Secretário de Estado americano John Kerry em Roma para a conferência sobre a Líbia Secretário de Estado americano John Kerry em Roma para a conferência sobre a Líbia

Cerca de vinte países e organizações lançaram um apelo neste domingo em Roma em favor de um cessar-fogo imediato em toda a Líbia e pelo estabelecimento rápido de um governo de união para acabar com o caos que reina no país.

Um governo de união nacional com "sede em Tripoli" é "essencial para enfrentar, em parceria com a comunidade internacional, os desafios críticos aos quais o país é confrontado nos domínios humanitário, econômico e de segurança", anunciaram os participantes em um comunicado conjunto, após esta reunião liderada pela Itália e os Estados Unidos.

"Apelamos todas as partes para que aceitem um cessar-fogo imediato e completo em toda a Líbia", acrescentaram, reafirmando seu compromisso em fornecer uma assistência humanitária aos habitantes.

Segundo a ONU, 2,4 dos 6 milhões de líbios passam por necessidades, apesar das riquezas petrolíferas do país.

As potências ocidentais desejam que um Governo de união tome as rédeas do país para frear o avanço do grupo Estado Islâmico (EI), além de combater as redes de traficantes que todos os meses mandam para a Itália milhares de migrantes em condições desumanas.

"Nós não podemos permitir que o status quo perdure na Líbia", insistiu o secretário de Estado americano, John Kerry, durante uma coletiva de imprensa.

Além de Kerry, a reunião conta com a presença do enviado da ONU para Líbia, Martin Kobler, bem como de representantes de 18 países europeus e árabes e representantes de diversas facções rivais líbias.

Depois do compromisso obtido na sexta-feira em Túnis por delegações dos dois parlamentos rivais - de Tobruk (leste), reconhecido pela comunidade internacional, e de Trípoli - de assinar na quarta-feira o acordo apoiado pela ONU, a reunião deste domingo está destinada a mostrar a solidariedade internacional para com o país.

Na quarta, representantes dos dois parlamentos líbios rivais assinarão no dia 16 de dezembro um acordo que prevê a formação de um governo de unidade nacional.

"A assinatura do acordo político será realizada em 16 de dezembro", declarou à imprensa Salah al Majzun, do parlamento de Trípoli. Um membro do arlamento rival, de Tobruk, Mohamed Shueib, confirmou a informação.

"Faço um apelo aos meus colegas a que se unam neste diálogo entre líbios, sob a égide da ONU", acrescentou o representante do Parlamento, reconhecido como autoridade pela comunidade internacional.

Shueib fez um apelo para que o restante dos parlamentares se una a este esforço.
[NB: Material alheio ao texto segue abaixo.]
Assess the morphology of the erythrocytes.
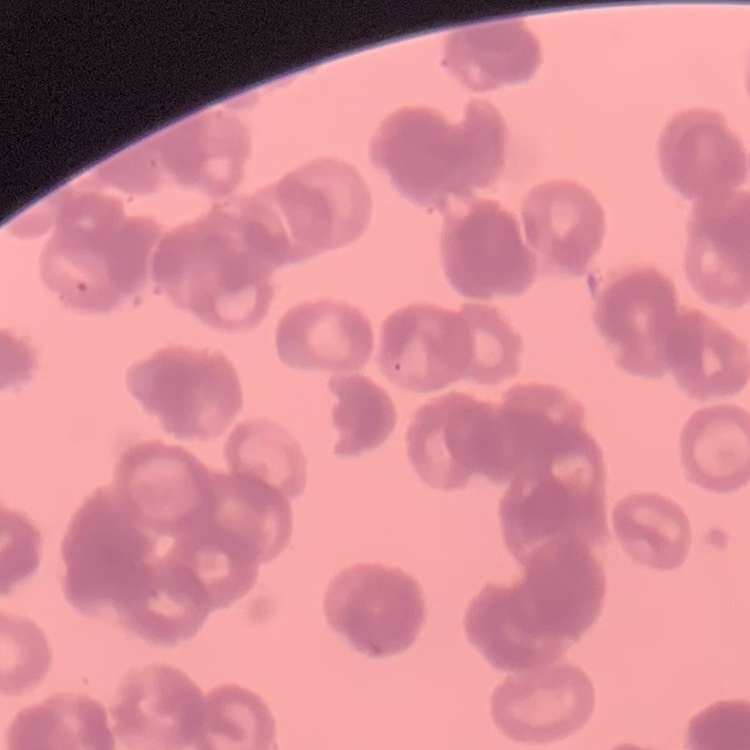
They show rouleaux formation.

Summary:
  - Preparation: thin blood film
  - Image type: one tile cut from a larger photomicrograph
  - Stain: Field's or Giemsa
Identify the blood parasite species.
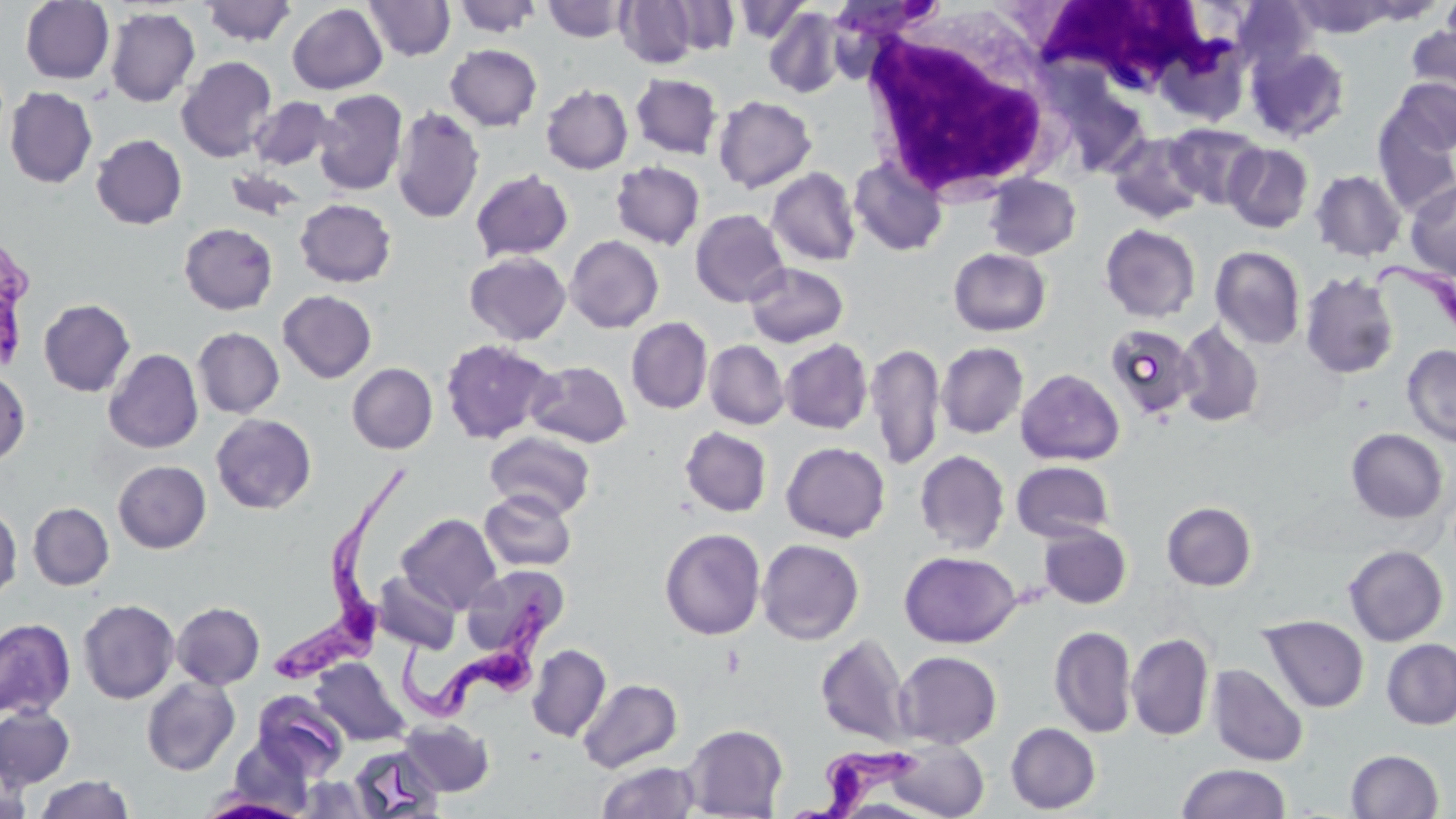
Trypanosoma brucei.

{
  "field_of_view": "one of a larger specimen",
  "stain": "May-Grünwald-Giemsa",
  "uninfected_red_blood_cell_locations": "approximate bounding boxes as named x1/y1/x2/y2 corners in pixels: (x1=20, y1=0, x2=114, y2=84), (x1=363, y1=0, x2=456, y2=60), (x1=452, y1=0, x2=543, y2=37), (x1=616, y1=0, x2=699, y2=68), (x1=666, y1=0, x2=740, y2=55), (x1=828, y1=0, x2=940, y2=44), (x1=1440, y1=0, x2=1456, y2=57), (x1=200, y1=1, x2=297, y2=46), (x1=542, y1=1, x2=631, y2=42), (x1=733, y1=1, x2=810, y2=44), (x1=1233, y1=1, x2=1316, y2=74), (x1=287, y1=3, x2=387, y2=94), (x1=105, y1=7, x2=200, y2=107), (x1=763, y1=7, x2=845, y2=98), (x1=1405, y1=22, x2=1456, y2=110), (x1=445, y1=44, x2=542, y2=131), (x1=1246, y1=44, x2=1352, y2=143), (x1=176, y1=56, x2=277, y2=162), (x1=630, y1=73, x2=722, y2=159), (x1=1388, y1=78, x2=1455, y2=157), (x1=541, y1=84, x2=633, y2=174), (x1=4, y1=87, x2=98, y2=188), (x1=314, y1=89, x2=408, y2=196), (x1=713, y1=95, x2=817, y2=193), (x1=249, y1=97, x2=336, y2=170), (x1=391, y1=106, x2=485, y2=224), (x1=1372, y1=108, x2=1456, y2=217), (x1=1165, y1=123, x2=1266, y2=210), (x1=1107, y1=131, x2=1208, y2=224), (x1=91, y1=134, x2=187, y2=229), (x1=1223, y1=142, x2=1314, y2=233), (x1=849, y1=156, x2=948, y2=257), (x1=610, y1=161, x2=705, y2=249), (x1=226, y1=167, x2=307, y2=223), (x1=767, y1=167, x2=861, y2=266), (x1=470, y1=168, x2=573, y2=262), (x1=1310, y1=169, x2=1406, y2=261), (x1=984, y1=174, x2=1081, y2=260), (x1=1405, y1=180, x2=1456, y2=279), (x1=295, y1=198, x2=396, y2=287), (x1=690, y1=208, x2=789, y2=307), (x1=179, y1=222, x2=278, y2=314), (x1=1100, y1=223, x2=1201, y2=323), (x1=565, y1=235, x2=664, y2=333), (x1=1210, y1=246, x2=1306, y2=349), (x1=948, y1=247, x2=1051, y2=336), (x1=464, y1=252, x2=571, y2=345), (x1=744, y1=262, x2=848, y2=347), (x1=1300, y1=271, x2=1400, y2=379), (x1=278, y1=290, x2=377, y2=383), (x1=38, y1=298, x2=135, y2=397), (x1=626, y1=317, x2=713, y2=414), (x1=1175, y1=321, x2=1264, y2=428), (x1=1105, y1=322, x2=1199, y2=421), (x1=192, y1=327, x2=284, y2=418), (x1=440, y1=339, x2=557, y2=444), (x1=780, y1=339, x2=873, y2=434), (x1=704, y1=340, x2=789, y2=429), (x1=936, y1=341, x2=1029, y2=439), (x1=866, y1=342, x2=945, y2=469), (x1=1402, y1=344, x2=1456, y2=447), (x1=103, y1=348, x2=203, y2=453), (x1=527, y1=359, x2=632, y2=447), (x1=347, y1=363, x2=438, y2=454), (x1=1016, y1=369, x2=1125, y2=466), (x1=0, y1=370, x2=30, y2=465), (x1=211, y1=413, x2=317, y2=514), (x1=680, y1=426, x2=772, y2=517), (x1=1346, y1=428, x2=1448, y2=524), (x1=485, y1=431, x2=596, y2=519), (x1=781, y1=442, x2=890, y2=542), (x1=914, y1=450, x2=1010, y2=554), (x1=113, y1=460, x2=211, y2=553), (x1=1011, y1=461, x2=1115, y2=543), (x1=479, y1=490, x2=577, y2=572), (x1=1161, y1=501, x2=1257, y2=591), (x1=28, y1=502, x2=114, y2=590), (x1=0, y1=504, x2=22, y2=602), (x1=396, y1=513, x2=502, y2=614), (x1=1038, y1=524, x2=1132, y2=609), (x1=660, y1=527, x2=766, y2=640), (x1=756, y1=538, x2=864, y2=645), (x1=1343, y1=545, x2=1448, y2=646), (x1=899, y1=550, x2=1021, y2=648), (x1=460, y1=564, x2=568, y2=658), (x1=373, y1=571, x2=461, y2=654), (x1=78, y1=599, x2=179, y2=704), (x1=172, y1=602, x2=265, y2=690), (x1=1259, y1=615, x2=1369, y2=713), (x1=0, y1=618, x2=76, y2=720), (x1=1049, y1=626, x2=1137, y2=737), (x1=1126, y1=632, x2=1214, y2=741), (x1=816, y1=634, x2=912, y2=746), (x1=1382, y1=638, x2=1456, y2=730), (x1=527, y1=644, x2=611, y2=742), (x1=895, y1=650, x2=1002, y2=749), (x1=311, y1=657, x2=410, y2=746), (x1=1208, y1=664, x2=1308, y2=767), (x1=142, y1=676, x2=240, y2=776), (x1=578, y1=678, x2=682, y2=773), (x1=252, y1=690, x2=349, y2=780), (x1=0, y1=705, x2=74, y2=788), (x1=399, y1=719, x2=495, y2=796), (x1=682, y1=723, x2=788, y2=818), (x1=1006, y1=723, x2=1100, y2=814), (x1=223, y1=738, x2=313, y2=816), (x1=887, y1=739, x2=989, y2=818), (x1=348, y1=745, x2=446, y2=818), (x1=1346, y1=749, x2=1444, y2=818), (x1=1, y1=759, x2=32, y2=819), (x1=596, y1=761, x2=702, y2=818), (x1=1176, y1=762, x2=1291, y2=819), (x1=34, y1=774, x2=134, y2=819), (x1=296, y1=776, x2=374, y2=818), (x1=197, y1=795, x2=308, y2=819)",
  "magnification": "1000x",
  "modality": "optical microscopy",
  "image_size": "1456×819 pixels",
  "trypanosoma_brucei_locations": "approximate bounding boxes as named x1/y1/x2/y2 corners in pixels: (x1=0, y1=228, x2=37, y2=376), (x1=1369, y1=259, x2=1456, y2=337), (x1=267, y1=463, x2=408, y2=686), (x1=398, y1=586, x2=555, y2=727), (x1=791, y1=745, x2=920, y2=819)",
  "white_blood_cell_locations": "approximate bounding boxes as named x1/y1/x2/y2 corners in pixels: (x1=1035, y1=0, x2=1233, y2=96), (x1=859, y1=12, x2=1058, y2=202)",
  "preparation": "thin blood smear"
}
Point out each Plasmodium parasite.
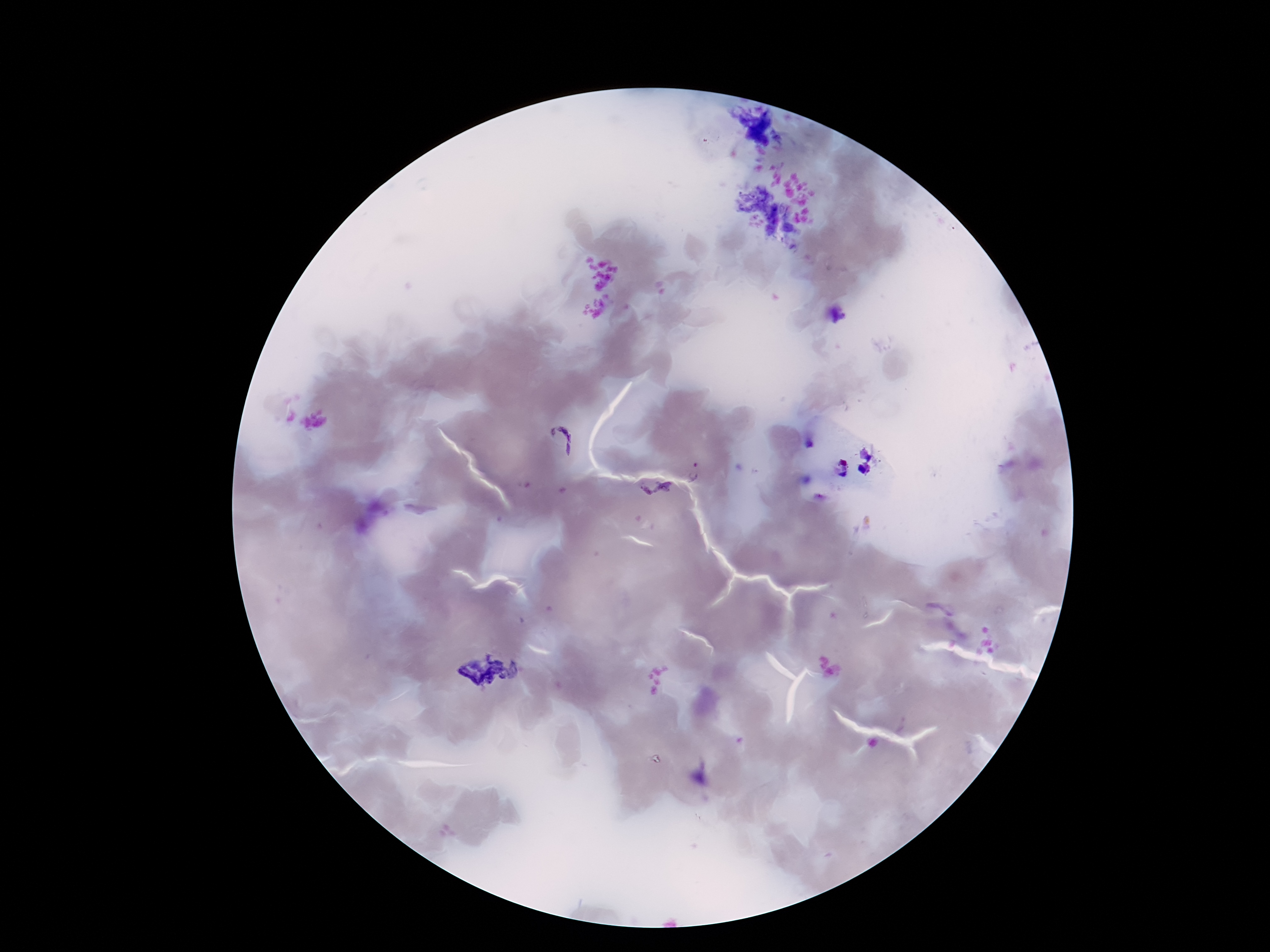
Approximate centers as {x, y} in pixels.
Plasmodium parasites: {559, 440}, {695, 472}, {656, 491}.

Summary:
  - Magnification: 100x
  - Patient malaria status: infected
  - Capture: smartphone camera through the microscope eyepiece
  - Stain: Giemsa
  - Preparation: thick peripheral-blood smear
  - Image size: 1270×952 pixels
  - Field of view: single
Give the extent of all Trypanosoma brucei.
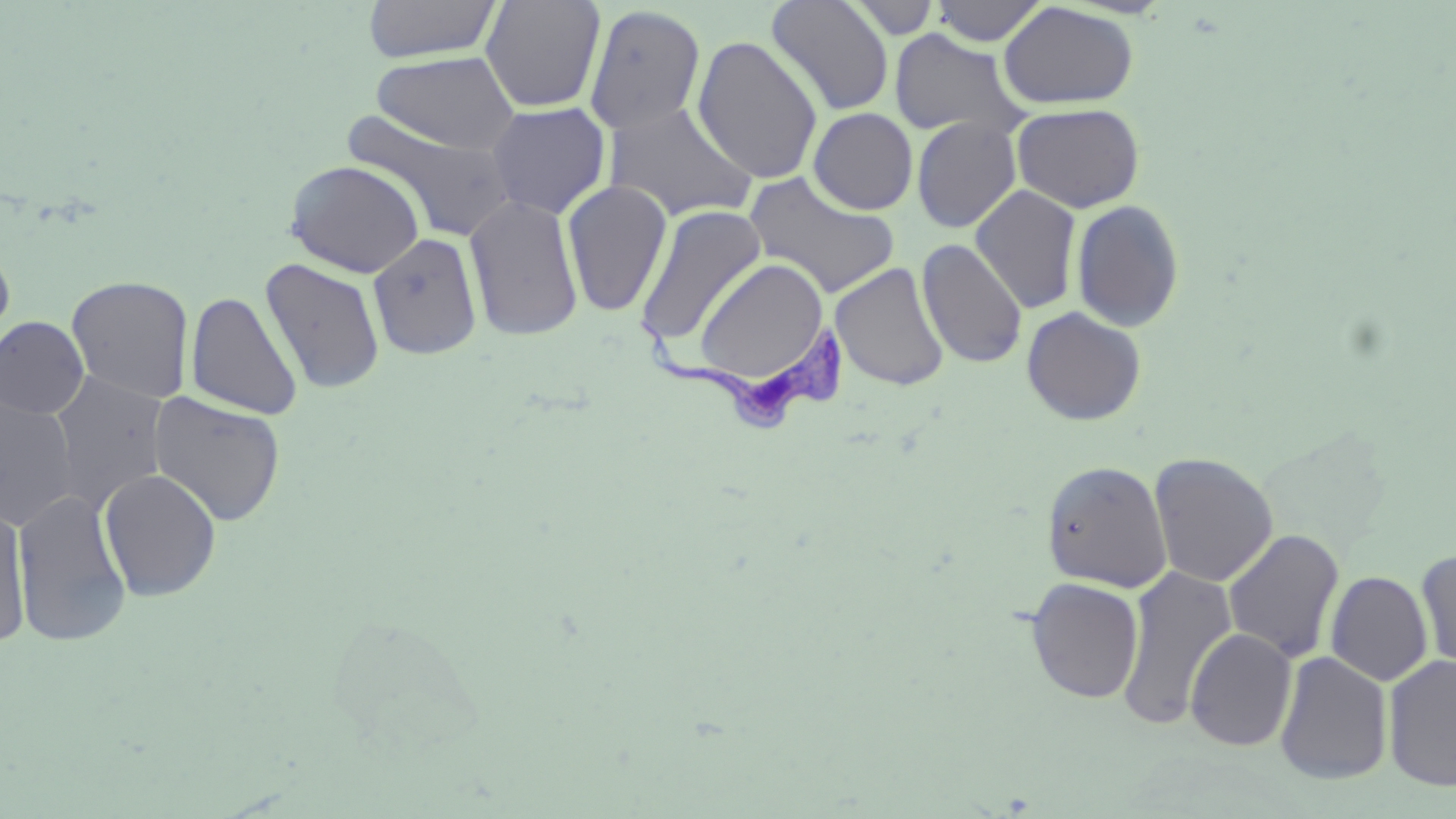

Approximate bounding boxes as named x1/y1/x2/y2 corners in pixels.
Trypanosoma brucei: (x1=636, y1=312, x2=852, y2=432).

Summary:
  - Uninfected red blood cell locations: (x1=362, y1=0, x2=503, y2=63), (x1=480, y1=0, x2=606, y2=113), (x1=845, y1=0, x2=943, y2=39), (x1=765, y1=1, x2=895, y2=117), (x1=929, y1=1, x2=1049, y2=46), (x1=998, y1=2, x2=1139, y2=109), (x1=583, y1=4, x2=706, y2=135), (x1=888, y1=29, x2=1031, y2=140), (x1=692, y1=34, x2=824, y2=185), (x1=370, y1=50, x2=522, y2=155), (x1=486, y1=101, x2=611, y2=219), (x1=602, y1=101, x2=758, y2=222), (x1=1012, y1=103, x2=1145, y2=213), (x1=808, y1=107, x2=918, y2=215), (x1=344, y1=111, x2=520, y2=243), (x1=911, y1=117, x2=1022, y2=233), (x1=285, y1=159, x2=425, y2=278), (x1=742, y1=170, x2=901, y2=299), (x1=561, y1=179, x2=673, y2=318), (x1=970, y1=184, x2=1082, y2=314), (x1=464, y1=192, x2=584, y2=341), (x1=1070, y1=198, x2=1185, y2=332), (x1=635, y1=203, x2=768, y2=348), (x1=368, y1=231, x2=484, y2=360), (x1=0, y1=236, x2=17, y2=355), (x1=916, y1=238, x2=1028, y2=369), (x1=259, y1=257, x2=386, y2=395), (x1=693, y1=257, x2=831, y2=388), (x1=830, y1=262, x2=950, y2=392), (x1=66, y1=275, x2=194, y2=404), (x1=185, y1=290, x2=303, y2=420), (x1=1021, y1=306, x2=1147, y2=425), (x1=0, y1=316, x2=90, y2=419), (x1=47, y1=370, x2=170, y2=511), (x1=148, y1=391, x2=286, y2=527), (x1=0, y1=393, x2=79, y2=531), (x1=1148, y1=452, x2=1279, y2=588), (x1=1041, y1=460, x2=1173, y2=592), (x1=98, y1=468, x2=221, y2=601), (x1=12, y1=488, x2=132, y2=647), (x1=0, y1=500, x2=32, y2=649), (x1=1222, y1=528, x2=1345, y2=664), (x1=1415, y1=548, x2=1456, y2=675), (x1=1117, y1=565, x2=1237, y2=732), (x1=1326, y1=570, x2=1433, y2=686), (x1=1025, y1=577, x2=1145, y2=704), (x1=1185, y1=627, x2=1297, y2=751), (x1=1274, y1=650, x2=1393, y2=785), (x1=1383, y1=654, x2=1456, y2=791)
  - Slide-level diagnosis: Trypanosoma brucei
  - Modality: light microscopy
  - Preparation: thin blood film
  - Magnification: 1000x
  - Field of view: one of a larger specimen
  - Stain: May-Grünwald-Giemsa
  - Image size: 1456×819 pixels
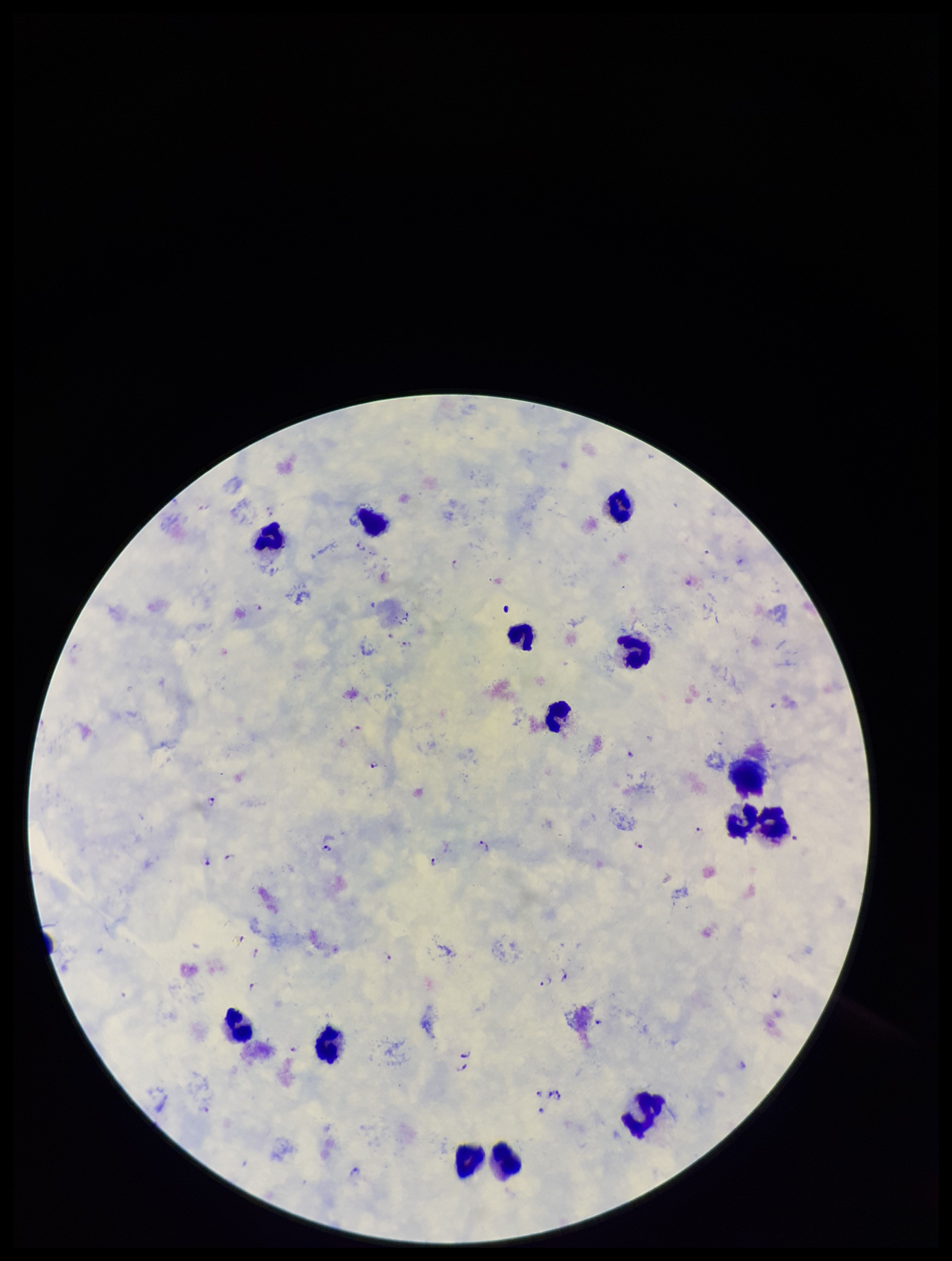
patient malaria status = positive
leukocyte count = 14
Plasmodium parasites = seen
capture = smartphone photograph through the microscope eyepiece
stain = Giemsa
field of view = one from this slide
parasite count = 33
species reported for this patient = Plasmodium falciparum
image size = 952×1261 pixels
preparation = thick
Classify this cell by malaria status.
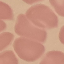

Do lado rival, outro vice-presidente do Parlamento de Trípoli, Awad Mohamed Abdul Sadiq, tinha anunciado no domingo passado que representantes das duas facções tinham chegada a um acordo político, em outro diálogo que não contou com a participação da ONU.

Para alcançar este acordo paralelo, as duas partes tinham concordado em manter fora das negociações a ONU, que há meses tentava resolver a crise na Líbia, mas cujas ações são denunciadas uma "intromissão estrangeira" pelas facções mais extremas dos dois governos.

Desde a queda em 2011 do regime de Muanmar Kadhafi, propiciada por uma operação militar na qual participaram países como França, Estados Unidos e Grã-Bretanha, a Líbia está afundada no caos.

A comunidade internacional tenta há tempos conseguir em vão um acordo interlíbio para formar um único governo.